§ **Task requirements**
Starting with the line that contains "Is (x=376, y=104)" and going on through the line that contains "the grass lawn at point 351,165, the headstone", write out those lines of the records as a numbered list, with blank lines left out.

□ □ □ □

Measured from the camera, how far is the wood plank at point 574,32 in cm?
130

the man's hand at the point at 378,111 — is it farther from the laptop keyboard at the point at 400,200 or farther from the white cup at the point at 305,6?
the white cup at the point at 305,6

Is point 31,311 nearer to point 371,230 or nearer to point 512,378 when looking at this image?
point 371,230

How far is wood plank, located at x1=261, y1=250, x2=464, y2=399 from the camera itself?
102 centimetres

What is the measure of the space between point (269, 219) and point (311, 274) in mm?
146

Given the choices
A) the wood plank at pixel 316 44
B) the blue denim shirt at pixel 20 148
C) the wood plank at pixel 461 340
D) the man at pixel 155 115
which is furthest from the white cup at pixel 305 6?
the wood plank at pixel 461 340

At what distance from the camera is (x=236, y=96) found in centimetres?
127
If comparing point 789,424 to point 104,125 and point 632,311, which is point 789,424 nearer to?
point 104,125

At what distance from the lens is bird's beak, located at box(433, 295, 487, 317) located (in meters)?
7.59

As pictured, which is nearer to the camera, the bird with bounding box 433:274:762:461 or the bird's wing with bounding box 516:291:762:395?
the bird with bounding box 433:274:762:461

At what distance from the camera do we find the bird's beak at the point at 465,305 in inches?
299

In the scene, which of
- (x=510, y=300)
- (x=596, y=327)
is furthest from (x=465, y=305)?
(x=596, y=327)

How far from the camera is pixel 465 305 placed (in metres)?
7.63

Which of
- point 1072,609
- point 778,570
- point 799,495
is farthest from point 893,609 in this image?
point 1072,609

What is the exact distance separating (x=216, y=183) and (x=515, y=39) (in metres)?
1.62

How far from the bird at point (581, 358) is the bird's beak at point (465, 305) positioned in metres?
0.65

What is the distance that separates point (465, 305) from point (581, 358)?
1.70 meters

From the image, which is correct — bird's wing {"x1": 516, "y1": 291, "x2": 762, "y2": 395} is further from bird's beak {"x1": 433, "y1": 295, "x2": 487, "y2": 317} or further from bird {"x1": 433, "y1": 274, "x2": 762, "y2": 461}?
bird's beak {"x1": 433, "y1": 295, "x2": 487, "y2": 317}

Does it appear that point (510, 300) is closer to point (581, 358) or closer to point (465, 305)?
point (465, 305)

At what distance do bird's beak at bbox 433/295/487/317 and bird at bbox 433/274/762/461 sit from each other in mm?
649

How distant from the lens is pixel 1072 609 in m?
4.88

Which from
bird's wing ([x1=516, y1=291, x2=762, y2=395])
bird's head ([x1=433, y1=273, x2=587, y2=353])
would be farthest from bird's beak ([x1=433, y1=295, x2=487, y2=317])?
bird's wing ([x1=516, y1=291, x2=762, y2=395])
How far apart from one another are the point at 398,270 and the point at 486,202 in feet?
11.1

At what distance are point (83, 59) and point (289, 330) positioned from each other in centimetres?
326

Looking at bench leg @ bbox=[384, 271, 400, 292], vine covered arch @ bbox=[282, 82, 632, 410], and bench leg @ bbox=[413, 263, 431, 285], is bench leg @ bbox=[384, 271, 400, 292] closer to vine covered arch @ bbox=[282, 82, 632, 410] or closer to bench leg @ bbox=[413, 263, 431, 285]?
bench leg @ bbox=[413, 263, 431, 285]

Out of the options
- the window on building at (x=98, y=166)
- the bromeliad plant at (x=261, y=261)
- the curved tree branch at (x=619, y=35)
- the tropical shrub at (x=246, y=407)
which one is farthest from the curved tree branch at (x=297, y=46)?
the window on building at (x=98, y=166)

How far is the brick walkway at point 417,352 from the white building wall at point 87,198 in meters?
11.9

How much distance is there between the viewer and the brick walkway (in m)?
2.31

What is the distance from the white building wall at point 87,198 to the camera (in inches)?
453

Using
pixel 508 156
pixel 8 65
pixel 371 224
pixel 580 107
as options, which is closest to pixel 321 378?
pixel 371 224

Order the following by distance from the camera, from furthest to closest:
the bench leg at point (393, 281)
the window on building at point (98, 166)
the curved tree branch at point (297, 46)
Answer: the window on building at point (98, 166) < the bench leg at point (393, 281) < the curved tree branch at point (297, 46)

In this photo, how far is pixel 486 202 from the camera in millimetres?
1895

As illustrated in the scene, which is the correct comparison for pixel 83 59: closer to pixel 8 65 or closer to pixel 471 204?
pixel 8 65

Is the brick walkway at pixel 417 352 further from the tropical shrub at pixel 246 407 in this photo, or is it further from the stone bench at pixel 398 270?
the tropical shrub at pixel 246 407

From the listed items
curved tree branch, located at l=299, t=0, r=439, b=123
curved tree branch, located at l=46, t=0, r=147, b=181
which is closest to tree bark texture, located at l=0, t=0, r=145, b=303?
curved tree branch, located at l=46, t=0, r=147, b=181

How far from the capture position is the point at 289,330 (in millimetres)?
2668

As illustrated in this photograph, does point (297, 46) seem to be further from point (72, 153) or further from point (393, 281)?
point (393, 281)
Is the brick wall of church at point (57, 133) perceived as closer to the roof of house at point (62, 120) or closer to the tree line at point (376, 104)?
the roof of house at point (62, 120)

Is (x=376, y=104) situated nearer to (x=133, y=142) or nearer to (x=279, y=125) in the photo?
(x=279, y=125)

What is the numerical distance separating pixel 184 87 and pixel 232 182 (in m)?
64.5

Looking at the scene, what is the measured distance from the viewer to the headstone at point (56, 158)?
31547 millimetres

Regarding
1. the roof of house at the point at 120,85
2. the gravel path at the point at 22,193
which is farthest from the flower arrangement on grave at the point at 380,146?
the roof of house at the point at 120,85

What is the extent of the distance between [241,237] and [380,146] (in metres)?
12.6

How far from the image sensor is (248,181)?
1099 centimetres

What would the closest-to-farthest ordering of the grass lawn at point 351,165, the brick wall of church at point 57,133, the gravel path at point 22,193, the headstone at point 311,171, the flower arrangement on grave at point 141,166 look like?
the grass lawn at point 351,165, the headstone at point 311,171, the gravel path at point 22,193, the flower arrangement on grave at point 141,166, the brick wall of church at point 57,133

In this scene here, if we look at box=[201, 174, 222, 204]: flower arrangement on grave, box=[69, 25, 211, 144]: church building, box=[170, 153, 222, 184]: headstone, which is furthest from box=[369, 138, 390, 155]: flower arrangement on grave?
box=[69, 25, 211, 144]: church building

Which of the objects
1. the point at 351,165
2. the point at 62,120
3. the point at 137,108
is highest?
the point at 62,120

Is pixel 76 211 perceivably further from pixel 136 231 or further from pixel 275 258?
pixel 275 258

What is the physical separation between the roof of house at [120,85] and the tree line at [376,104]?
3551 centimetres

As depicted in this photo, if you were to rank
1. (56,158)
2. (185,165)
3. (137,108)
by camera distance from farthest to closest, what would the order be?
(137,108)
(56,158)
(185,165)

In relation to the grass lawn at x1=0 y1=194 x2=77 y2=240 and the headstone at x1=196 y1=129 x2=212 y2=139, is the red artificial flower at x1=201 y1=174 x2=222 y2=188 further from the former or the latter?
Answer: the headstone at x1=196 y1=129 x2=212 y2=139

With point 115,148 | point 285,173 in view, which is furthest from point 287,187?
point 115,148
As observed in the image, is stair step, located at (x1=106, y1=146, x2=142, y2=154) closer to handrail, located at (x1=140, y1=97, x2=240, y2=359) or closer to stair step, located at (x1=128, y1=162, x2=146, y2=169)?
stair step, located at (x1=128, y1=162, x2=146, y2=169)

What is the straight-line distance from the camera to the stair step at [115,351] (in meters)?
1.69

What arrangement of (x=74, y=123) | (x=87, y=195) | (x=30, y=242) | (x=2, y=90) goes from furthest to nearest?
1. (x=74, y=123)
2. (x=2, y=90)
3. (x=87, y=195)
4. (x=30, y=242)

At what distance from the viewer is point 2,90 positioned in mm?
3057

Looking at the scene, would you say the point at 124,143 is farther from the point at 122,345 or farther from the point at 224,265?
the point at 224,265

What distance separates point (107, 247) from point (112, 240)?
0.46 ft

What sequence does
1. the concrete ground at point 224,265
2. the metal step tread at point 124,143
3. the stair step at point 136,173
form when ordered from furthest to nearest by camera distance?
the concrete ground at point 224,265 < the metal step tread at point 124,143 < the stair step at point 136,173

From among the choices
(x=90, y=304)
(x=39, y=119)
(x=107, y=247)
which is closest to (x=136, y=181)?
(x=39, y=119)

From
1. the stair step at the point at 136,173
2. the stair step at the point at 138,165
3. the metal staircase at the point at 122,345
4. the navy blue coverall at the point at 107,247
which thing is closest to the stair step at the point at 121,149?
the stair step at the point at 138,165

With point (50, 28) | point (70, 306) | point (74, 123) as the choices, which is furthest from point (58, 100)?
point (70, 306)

□ □ □ □

§ **The output**
1. Is (x=376, y=104) situated nearer to (x=133, y=142) or nearer to (x=279, y=125) in the photo?
2. (x=279, y=125)
3. What is the numerical distance separating pixel 184 87 and pixel 232 182 (in m)?
4. 64.5
5. Looking at the scene, what is the measured distance from the viewer to the headstone at point (56, 158)?
6. 31547 millimetres
7. Regarding
8. 1. the roof of house at the point at 120,85
9. 2. the gravel path at the point at 22,193
10. which is farthest from the flower arrangement on grave at the point at 380,146?
11. the roof of house at the point at 120,85
12. What is the extent of the distance between [241,237] and [380,146] (in metres)?
13. 12.6
14. How far from the image sensor is (248,181)?
15. 1099 centimetres
16. What would the closest-to-farthest ordering of the grass lawn at point 351,165, the brick wall of church at point 57,133, the gravel path at point 22,193, the headstone at point 311,171, the flower arrangement on grave at point 141,166 look like?
17. the grass lawn at point 351,165, the headstone at point 311,171, the gravel path at point 22,193, the flower arrangement on grave at point 141,166, the brick wall of church at point 57,133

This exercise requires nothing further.